SOURCE DOCUMENT
= Plane–plane intersection =

Intersection of two planes

Two intersecting planes in three-dimensional space

In geometry, the intersection of two planes in three-dimensional space is a line or the empty set for parallel planes.

==Formulation==
The line of intersection between two planes $\Pi_1 : \boldsymbol {n}_1 \cdot \boldsymbol r = h_1$ and $\Pi_2 : \boldsymbol {n}_2 \cdot \boldsymbol r = h_2$ where $\boldsymbol {n}_i$ are normalized is given by
$\boldsymbol {r} = (c_1 \boldsymbol {n}_1 + c_2 \boldsymbol {n}_2) + \lambda (\boldsymbol {n}_1 \times \boldsymbol {n}_2)$

where
$c_1 = \frac{ h_1 - h_2(\boldsymbol {n}_1 \cdot \boldsymbol {n}_2) }{ 1 - (\boldsymbol {n}_1 \cdot \boldsymbol {n}_2)^2 }$
$c_2 = \frac{ h_2 - h_1(\boldsymbol {n}_1 \cdot \boldsymbol {n}_2) }{ 1 - (\boldsymbol {n}_1 \cdot \boldsymbol {n}_2)^2 }.$

===Derivation===
This is found by noticing that the line must be perpendicular to both plane normals, and so parallel to their cross product $\boldsymbol {n}_1 \times \boldsymbol {n}_2$ (this cross product is zero if and only if the planes are parallel, and are therefore non-intersecting or entirely coincident).

REQUIRED TASKS
(a) Answer these from the article on plane–plane intersection:
(i) What is the intersection of two parallel planes in three-dimensional space?
(ii) To what is the line of intersection parallel?
(iii) Under what condition is that cross product zero?
(b) Please copy the article on plane–plane intersection word for word, from "Two intersecting planes" to "for parallel planes.".
The items that come next are separate from the article on plane–plane intersection.

ROWS

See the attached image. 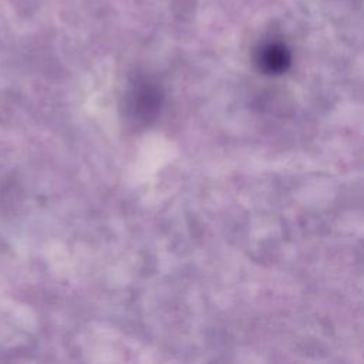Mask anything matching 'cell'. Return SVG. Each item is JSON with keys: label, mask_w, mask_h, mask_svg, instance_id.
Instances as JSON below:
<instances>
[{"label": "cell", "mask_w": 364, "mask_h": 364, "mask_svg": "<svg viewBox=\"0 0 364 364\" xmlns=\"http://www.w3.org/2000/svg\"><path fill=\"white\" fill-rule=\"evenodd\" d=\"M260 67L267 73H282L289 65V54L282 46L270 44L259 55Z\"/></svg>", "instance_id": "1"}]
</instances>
--
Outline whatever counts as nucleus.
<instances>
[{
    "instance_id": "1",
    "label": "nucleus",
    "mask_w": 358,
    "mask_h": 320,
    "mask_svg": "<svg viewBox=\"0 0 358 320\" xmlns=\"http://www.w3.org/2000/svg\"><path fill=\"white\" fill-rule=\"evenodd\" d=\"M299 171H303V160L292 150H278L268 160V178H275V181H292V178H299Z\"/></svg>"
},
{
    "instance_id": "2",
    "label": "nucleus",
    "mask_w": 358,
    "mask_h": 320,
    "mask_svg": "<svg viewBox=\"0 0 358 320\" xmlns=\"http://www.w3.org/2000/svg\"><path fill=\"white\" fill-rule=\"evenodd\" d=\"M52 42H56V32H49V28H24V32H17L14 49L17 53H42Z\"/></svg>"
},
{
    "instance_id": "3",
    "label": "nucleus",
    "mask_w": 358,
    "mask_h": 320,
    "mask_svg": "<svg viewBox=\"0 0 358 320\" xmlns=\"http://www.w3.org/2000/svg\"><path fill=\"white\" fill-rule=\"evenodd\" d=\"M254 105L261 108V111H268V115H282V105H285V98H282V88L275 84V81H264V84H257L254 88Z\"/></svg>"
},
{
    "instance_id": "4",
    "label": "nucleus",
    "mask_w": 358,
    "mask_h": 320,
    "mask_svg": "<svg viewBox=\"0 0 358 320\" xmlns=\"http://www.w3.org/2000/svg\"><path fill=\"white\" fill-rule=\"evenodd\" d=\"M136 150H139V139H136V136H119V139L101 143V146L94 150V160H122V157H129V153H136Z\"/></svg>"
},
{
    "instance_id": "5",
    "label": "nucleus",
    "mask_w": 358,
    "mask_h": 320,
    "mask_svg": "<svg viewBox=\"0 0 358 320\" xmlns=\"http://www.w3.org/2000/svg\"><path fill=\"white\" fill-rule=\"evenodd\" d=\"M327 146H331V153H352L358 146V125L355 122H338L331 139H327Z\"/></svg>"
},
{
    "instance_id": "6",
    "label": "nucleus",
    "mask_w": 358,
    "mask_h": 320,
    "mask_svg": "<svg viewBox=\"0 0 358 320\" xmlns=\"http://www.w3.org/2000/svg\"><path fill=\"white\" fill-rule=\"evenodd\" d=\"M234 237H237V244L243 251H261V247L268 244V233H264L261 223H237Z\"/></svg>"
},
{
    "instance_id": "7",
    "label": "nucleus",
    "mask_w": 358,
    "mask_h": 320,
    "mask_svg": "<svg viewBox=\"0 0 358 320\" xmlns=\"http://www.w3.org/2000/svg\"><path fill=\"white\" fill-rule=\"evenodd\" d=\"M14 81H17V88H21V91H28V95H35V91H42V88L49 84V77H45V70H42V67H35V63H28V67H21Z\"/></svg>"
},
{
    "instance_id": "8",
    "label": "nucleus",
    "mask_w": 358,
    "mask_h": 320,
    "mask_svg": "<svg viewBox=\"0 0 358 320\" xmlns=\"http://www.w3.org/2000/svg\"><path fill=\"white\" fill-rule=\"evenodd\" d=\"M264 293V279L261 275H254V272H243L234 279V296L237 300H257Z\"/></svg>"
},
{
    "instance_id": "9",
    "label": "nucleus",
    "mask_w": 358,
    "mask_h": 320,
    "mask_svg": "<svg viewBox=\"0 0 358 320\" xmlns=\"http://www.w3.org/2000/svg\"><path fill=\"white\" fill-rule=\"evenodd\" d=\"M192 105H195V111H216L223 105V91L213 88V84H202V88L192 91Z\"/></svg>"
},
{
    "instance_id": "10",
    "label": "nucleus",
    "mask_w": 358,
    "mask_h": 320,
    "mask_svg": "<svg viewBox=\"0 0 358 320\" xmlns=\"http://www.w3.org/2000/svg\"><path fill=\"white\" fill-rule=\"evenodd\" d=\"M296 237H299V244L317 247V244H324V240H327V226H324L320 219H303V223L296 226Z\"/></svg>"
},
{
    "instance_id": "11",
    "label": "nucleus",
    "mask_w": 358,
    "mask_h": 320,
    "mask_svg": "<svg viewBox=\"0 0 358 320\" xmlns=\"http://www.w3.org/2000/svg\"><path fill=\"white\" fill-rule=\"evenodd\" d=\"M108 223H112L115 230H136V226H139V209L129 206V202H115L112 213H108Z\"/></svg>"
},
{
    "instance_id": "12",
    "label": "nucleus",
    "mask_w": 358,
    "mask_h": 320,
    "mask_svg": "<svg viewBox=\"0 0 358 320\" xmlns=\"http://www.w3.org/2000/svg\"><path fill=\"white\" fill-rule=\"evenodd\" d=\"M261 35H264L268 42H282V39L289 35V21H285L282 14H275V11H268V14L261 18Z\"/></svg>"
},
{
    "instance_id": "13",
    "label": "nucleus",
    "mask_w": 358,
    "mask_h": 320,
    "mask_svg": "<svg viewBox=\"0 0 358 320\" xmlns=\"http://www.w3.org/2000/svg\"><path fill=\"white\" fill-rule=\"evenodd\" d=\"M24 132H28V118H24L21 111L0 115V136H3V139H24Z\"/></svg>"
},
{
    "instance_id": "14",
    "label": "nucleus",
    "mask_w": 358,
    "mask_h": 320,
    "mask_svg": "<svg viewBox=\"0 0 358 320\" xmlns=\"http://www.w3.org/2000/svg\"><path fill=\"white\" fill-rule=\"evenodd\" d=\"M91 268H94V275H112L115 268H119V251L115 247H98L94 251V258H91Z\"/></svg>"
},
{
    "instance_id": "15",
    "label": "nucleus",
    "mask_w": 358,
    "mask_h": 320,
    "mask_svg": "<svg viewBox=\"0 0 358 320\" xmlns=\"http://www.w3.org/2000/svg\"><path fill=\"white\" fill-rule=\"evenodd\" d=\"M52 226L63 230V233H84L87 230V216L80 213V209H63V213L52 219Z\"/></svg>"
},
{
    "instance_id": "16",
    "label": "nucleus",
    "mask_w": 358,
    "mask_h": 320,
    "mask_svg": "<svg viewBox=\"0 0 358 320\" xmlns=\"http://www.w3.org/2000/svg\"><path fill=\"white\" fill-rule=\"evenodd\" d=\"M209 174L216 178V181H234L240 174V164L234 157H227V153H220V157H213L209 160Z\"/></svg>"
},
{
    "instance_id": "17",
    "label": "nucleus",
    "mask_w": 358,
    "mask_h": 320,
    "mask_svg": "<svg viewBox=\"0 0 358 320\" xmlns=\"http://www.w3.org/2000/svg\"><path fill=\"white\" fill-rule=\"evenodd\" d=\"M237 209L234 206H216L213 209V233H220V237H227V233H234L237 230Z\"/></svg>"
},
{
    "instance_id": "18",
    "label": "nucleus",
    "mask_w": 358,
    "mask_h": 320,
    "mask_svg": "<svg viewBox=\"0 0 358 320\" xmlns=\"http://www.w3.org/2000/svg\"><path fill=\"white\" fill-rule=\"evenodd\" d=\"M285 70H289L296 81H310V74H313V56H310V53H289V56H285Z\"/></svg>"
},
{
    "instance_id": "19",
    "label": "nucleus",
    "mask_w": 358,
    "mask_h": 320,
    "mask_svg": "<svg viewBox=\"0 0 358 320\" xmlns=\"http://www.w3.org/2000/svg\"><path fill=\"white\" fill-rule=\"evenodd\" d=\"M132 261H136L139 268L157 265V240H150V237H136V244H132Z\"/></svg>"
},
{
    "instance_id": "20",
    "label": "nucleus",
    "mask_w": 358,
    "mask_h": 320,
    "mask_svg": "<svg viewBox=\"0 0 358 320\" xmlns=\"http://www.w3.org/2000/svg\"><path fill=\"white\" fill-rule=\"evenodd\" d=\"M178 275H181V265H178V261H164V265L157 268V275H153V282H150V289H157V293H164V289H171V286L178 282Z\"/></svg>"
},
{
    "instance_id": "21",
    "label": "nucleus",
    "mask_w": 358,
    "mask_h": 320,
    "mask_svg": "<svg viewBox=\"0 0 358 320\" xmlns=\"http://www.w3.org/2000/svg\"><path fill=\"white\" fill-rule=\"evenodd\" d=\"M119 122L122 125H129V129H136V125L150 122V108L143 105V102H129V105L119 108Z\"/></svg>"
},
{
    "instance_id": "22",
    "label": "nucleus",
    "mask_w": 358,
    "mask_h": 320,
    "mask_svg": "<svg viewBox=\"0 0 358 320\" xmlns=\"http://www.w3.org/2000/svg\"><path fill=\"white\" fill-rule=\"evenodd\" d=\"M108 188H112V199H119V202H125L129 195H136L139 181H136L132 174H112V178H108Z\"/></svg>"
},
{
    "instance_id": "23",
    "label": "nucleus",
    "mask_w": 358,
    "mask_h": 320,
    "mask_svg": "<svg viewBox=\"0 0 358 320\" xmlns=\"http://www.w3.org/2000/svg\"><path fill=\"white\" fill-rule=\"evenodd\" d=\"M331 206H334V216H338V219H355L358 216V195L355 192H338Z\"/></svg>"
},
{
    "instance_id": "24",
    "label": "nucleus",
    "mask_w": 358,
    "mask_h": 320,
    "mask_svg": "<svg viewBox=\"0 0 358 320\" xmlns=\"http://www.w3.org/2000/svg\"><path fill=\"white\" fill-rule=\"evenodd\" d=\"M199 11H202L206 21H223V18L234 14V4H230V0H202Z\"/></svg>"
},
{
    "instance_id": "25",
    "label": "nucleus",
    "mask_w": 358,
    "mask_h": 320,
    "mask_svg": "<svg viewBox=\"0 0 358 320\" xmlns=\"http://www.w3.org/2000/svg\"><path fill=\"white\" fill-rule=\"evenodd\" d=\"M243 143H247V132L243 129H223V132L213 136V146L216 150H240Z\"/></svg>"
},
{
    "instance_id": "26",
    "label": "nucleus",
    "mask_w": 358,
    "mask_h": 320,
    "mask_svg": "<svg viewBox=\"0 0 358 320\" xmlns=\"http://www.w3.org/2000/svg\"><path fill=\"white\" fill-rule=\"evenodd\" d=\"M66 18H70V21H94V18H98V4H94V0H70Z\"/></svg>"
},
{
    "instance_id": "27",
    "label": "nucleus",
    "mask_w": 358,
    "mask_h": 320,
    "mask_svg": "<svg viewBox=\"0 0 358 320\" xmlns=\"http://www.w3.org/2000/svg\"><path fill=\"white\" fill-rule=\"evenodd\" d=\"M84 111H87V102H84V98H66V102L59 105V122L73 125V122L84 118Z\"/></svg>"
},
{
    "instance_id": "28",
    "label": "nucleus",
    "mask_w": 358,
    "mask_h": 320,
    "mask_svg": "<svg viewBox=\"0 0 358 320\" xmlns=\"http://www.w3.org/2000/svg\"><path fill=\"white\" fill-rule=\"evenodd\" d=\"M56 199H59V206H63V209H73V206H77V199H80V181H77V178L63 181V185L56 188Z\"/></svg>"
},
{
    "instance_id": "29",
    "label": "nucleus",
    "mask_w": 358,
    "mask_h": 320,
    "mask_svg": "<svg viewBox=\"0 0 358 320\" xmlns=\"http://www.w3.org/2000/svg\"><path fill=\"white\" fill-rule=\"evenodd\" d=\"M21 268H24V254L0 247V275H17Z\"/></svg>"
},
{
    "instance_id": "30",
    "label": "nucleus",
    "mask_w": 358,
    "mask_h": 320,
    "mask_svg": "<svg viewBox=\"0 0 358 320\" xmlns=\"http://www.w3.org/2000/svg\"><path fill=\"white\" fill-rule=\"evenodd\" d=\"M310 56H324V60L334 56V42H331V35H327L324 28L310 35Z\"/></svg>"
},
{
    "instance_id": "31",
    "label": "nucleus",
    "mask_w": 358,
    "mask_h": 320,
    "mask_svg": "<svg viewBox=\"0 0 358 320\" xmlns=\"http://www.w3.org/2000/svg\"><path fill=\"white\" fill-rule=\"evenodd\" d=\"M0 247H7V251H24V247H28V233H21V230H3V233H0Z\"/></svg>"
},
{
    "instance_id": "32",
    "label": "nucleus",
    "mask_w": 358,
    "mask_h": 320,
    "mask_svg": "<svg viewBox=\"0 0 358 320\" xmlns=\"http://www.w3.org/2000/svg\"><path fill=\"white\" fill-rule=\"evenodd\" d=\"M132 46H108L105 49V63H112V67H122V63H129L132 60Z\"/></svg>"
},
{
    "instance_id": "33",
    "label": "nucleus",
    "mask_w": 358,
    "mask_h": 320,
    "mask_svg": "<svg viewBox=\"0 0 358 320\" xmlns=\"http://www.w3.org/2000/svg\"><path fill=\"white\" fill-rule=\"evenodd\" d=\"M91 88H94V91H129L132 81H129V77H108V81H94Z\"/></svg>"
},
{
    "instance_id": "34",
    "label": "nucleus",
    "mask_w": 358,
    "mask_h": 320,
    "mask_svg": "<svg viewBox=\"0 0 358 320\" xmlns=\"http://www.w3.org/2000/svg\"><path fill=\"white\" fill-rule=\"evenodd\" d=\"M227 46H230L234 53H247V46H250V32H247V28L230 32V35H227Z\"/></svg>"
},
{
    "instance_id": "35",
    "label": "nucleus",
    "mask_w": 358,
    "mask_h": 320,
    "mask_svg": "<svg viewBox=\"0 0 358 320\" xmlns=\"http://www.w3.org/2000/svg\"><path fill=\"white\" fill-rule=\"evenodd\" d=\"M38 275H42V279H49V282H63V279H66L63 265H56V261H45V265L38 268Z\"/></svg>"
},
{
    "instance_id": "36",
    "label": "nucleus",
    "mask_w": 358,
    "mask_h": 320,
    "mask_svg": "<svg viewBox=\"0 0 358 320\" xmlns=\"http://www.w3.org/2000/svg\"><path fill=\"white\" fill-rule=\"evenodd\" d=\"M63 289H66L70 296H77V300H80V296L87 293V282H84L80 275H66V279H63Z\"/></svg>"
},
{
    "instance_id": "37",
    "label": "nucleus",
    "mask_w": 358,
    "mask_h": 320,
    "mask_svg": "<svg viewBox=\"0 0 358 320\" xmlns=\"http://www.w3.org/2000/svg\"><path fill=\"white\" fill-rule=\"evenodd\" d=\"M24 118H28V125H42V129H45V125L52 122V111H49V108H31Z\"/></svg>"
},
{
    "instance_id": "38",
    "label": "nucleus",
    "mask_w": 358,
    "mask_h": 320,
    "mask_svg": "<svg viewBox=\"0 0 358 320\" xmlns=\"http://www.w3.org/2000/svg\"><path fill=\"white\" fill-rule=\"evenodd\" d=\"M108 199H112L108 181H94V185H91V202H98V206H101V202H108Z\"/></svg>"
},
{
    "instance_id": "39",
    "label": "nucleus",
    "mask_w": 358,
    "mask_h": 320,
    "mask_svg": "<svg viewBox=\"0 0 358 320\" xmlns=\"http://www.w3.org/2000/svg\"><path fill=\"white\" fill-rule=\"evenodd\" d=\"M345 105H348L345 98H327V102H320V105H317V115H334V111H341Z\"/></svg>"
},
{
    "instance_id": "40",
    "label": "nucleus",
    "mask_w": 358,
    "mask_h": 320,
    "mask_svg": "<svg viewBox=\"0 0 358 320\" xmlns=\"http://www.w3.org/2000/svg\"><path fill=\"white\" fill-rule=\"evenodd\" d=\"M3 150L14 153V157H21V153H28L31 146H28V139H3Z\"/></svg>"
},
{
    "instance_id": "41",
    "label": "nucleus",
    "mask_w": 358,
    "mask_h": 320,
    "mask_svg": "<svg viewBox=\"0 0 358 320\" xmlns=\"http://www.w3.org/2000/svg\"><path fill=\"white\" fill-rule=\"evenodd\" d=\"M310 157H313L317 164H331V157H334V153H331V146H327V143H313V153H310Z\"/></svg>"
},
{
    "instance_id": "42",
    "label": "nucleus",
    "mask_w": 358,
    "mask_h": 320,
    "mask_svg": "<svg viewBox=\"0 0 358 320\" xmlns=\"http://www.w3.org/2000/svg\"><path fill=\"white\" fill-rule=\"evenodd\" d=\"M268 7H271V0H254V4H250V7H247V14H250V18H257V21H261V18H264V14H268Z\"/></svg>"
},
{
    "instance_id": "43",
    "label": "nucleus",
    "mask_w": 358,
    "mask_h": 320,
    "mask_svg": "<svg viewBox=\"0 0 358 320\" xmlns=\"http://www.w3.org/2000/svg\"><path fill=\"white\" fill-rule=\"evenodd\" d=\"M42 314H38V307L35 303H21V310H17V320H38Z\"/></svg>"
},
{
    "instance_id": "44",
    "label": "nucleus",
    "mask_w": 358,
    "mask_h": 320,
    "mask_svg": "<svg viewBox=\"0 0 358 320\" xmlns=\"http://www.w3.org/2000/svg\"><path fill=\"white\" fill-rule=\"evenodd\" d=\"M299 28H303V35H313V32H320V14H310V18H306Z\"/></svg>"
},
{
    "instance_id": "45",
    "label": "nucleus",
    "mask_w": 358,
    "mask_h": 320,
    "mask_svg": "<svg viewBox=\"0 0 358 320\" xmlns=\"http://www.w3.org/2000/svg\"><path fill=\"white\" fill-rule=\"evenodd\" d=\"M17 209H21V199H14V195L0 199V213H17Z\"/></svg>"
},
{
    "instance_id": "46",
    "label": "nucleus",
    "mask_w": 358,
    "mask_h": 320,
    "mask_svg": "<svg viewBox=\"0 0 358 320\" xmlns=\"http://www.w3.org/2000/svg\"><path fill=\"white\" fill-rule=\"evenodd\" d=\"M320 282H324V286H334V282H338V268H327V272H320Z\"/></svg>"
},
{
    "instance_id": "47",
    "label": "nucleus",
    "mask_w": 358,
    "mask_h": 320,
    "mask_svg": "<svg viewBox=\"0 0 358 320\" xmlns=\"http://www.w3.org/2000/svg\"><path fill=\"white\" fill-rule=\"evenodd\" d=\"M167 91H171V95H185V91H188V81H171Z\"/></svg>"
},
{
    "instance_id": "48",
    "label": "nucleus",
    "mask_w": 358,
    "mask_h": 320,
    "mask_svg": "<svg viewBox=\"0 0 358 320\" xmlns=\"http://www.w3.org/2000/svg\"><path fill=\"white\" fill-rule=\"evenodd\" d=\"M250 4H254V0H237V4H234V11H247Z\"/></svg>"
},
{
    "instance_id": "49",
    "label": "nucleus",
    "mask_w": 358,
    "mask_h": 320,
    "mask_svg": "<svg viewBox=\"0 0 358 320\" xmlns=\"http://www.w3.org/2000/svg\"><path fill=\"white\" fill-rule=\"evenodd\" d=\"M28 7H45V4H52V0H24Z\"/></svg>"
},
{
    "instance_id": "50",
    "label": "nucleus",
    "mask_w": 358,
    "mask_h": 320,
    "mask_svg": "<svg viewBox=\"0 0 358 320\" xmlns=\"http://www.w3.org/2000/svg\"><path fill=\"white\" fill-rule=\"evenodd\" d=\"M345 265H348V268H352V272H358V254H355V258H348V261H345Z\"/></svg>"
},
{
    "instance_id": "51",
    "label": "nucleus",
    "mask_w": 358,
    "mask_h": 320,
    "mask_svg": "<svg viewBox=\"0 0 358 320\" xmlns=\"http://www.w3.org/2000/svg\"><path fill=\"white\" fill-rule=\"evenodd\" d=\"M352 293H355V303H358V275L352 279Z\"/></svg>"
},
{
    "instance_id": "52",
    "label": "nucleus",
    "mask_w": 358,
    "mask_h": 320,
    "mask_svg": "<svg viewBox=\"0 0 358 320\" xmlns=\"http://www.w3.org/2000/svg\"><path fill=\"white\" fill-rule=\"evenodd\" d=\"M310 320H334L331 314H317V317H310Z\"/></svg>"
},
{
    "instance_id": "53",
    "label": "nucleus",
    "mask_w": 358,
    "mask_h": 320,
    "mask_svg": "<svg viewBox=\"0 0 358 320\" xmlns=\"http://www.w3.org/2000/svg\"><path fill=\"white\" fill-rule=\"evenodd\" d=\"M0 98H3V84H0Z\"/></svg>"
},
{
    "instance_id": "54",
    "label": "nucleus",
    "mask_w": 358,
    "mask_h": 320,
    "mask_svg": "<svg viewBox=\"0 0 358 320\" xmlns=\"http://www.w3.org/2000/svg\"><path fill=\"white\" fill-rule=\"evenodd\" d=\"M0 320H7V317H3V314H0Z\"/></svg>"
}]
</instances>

SOLUTIONS TO THE EXERCISE
(a)
(i) The empty set.
(ii) The cross product of the two plane normals, n₁ × n₂.
(iii) If and only if the planes are parallel.

(b)
Two intersecting planes in three-dimensional space

In geometry, the intersection of two planes in three-dimensional space is a line or the empty set for parallel planes.